Ilusão do eleitor
A grande ilusão do eleitor
Política é, em boa parte, um jogo de retórica e encenação. Talvez por isso o eleito seja chamado de representante. A esquerda costuma chantagear o eleitor com uma ameaça: se a direita ganhar, o fascismo tomará conta de tudo. A direita dá o troco: se a esquerda vencer, o comunismo entrará pela porta da frente dos lares. Outra ilusão vendida ao cidadão é a que diz respeito à prioridade numa eleição. Por exemplo, tirar fulano do poder. Ingênuo, o votante pensa que os grupos com afinidades ideológicas se juntarão, com a chapa mais competitiva, para alcançar a meta fixada e alardeada como fundamental para o futuro da coletividade.
Logo se percebe que há outras prioridades mais urgentes e nem tão dissimuladas quanto gostariam os seus defensores: o interesse dos partidos, a vontade de um candidato, o lugar de cada ator na estrutura de poder de uma sigla. Tirar fulano do poder costuma ser apenas a terceira prioridade. O eleitor, porém, tem as suas astúcias. Boa parte finge que acredita e, na hora do voto, crava a sua prioridade. Na prática, é assim: o partido pensa antes de tudo na sua estratégia de ocupação de poder. Dentro dele, quem tiver mais força, impõe o seu nome ou nome que quiser. A partir daí é convencer o eleitor de que a escolha feita deve ser validada.

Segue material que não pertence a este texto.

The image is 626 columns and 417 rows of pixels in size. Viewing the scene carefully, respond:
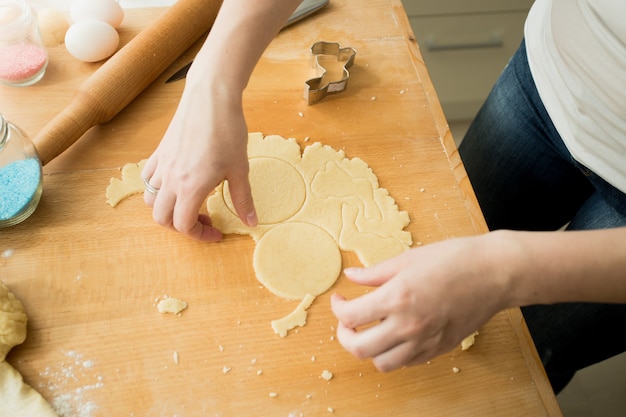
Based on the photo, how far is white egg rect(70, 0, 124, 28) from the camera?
3.32 ft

Nesse jogo entram elementos externos incontornáveis. A rejeição de alguém pode ser injusta, mas é um dado de realidade, um fato, e não se pode ignorá-la. O “teimoso” do eleitor quando rejeita alguém não quer saber se está certo ou errado: rejeita e ponto. Não gosta e não vota. Por que desafiá-lo então? Por arrogância, vontade de tentar a sorte, vaidade, exposição e, dizem os paranoicos, até para queimar um nome nas disputas internas de uma tribo. O eleitor não é racional. Não vota só por razões econômicas. Tem suas manias, seu estilo, suas loucuras. É assim mesmo.
Em São Paulo, a rejeição ideológica a Guilherme Boulos (PSOL) deve bloquear o seu caminho no segundo turno, que é quando as abóboras tendem para o centro do caminhão, mesmo que esse centrismo seja apenas ilusão de ótica para a classe média ver. Ricardo Nunes é o bolsonarismo atucanado. No Brasil atual a polarização direita/esquerda domina como nunca. O duelo mais direto é entre PT e PL. Mas pode também se dar por meio de outras siglas satélites: MDB, PSD, PSOL. O PDT, no Rio Grande do Sul, consegue a proeza de ser municipalmente neutro e nacionalmente engajado à esquerda. Há quem chame isso de diversidade interna. Outros preferem o termo incoerência. A cada um conforme a sua capacidade hermenêutica pragmática.
Apesar de sexagenário e vacinado contra retórica partidária, volta e meia caio na arenga sobre a prioridade de uma campanha. No meio de caminho é que percebo as pedras. Elas estavam, porém, visíveis desde o começo: pouca discussão, falta de espírito para uma escolha aberta dos nomes, jogo jogado de antemão ou pelas regras de quem dá as cartas e joga de mão. Ilegítimo? Não. Ilegal? Tampouco. Ilusório? Até a raiz da lógica política.